- **JOB 1**
In the text about St. Peter's Ward, which party won both seats in the 2007 local council elections?

• • • • • • •

= St Peters (Kettering ward) =

Former electoral ward in Kettering, Northamptonshire, England

St. Peter's Ward (Kettering Borough Council)
St. Peter's Ward within Kettering Borough
| Kettering Borough within Northamptonshire | Northamptonshire within England |

St. Peter's Ward is a two-seat ward of Kettering Borough Council. The ward was last fought at borough council level in the 2007 local council elections, in which both seats were won by the Conservatives.

The current councillors are Cllr. Ian Jelly, Cllr Terry Tibbs and Cllr. Paul Marks.

==Councillors==
Kettering Borough Council elections 2007
- Terry Freer (Conservative)
- Mary Malin (Conservative)

• • • • • • •

- **JOB 2**
Render the records from the line containing "Is pixel 79" through the end of the records as a Markdown table, with columns n and Line holding a row number and the line, omitting blank lines.

• • • • • • •

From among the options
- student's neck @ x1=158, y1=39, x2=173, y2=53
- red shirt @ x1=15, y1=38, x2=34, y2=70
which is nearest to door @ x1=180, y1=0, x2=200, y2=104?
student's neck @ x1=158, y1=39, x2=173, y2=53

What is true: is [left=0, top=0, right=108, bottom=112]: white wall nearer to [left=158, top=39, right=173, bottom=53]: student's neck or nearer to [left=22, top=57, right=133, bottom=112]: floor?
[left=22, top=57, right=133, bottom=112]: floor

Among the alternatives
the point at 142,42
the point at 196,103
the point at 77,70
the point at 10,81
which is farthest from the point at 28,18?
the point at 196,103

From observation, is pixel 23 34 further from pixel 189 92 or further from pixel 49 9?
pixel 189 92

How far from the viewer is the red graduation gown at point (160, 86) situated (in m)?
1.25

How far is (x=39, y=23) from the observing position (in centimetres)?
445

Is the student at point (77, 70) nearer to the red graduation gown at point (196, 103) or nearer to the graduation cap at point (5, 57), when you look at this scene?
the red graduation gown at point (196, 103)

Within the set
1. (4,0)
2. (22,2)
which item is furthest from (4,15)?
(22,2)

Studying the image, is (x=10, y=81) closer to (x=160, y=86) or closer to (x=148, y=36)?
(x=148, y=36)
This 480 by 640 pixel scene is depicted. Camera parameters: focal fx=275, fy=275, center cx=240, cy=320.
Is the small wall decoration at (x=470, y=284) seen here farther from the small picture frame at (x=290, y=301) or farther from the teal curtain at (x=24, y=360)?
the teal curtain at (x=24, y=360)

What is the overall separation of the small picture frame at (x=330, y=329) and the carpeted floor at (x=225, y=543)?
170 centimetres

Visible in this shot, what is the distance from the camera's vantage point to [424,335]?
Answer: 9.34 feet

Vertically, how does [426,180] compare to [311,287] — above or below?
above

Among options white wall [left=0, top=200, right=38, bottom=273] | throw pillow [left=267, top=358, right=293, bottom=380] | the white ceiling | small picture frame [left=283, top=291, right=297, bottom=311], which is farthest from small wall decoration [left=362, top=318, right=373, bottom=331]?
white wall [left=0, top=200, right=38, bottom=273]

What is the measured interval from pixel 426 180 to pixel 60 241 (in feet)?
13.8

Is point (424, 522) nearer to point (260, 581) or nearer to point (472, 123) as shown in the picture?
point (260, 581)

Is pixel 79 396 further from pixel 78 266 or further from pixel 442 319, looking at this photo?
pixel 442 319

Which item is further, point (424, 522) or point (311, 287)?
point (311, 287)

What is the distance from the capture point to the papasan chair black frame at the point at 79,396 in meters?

• • • • • • •

- **TASK ANSWER 1**
The Conservatives

- **TASK ANSWER 2**
| n | Line |
|---|---|
| 1 | Is pixel 79 396 further from pixel 78 266 or further from pixel 442 319, looking at this photo? |
| 2 | pixel 442 319 |
| 3 | Which item is further, point (424, 522) or point (311, 287)? |
| 4 | point (311, 287) |
| 5 | What is the distance from the capture point to the papasan chair black frame at the point at 79,396 in meters? |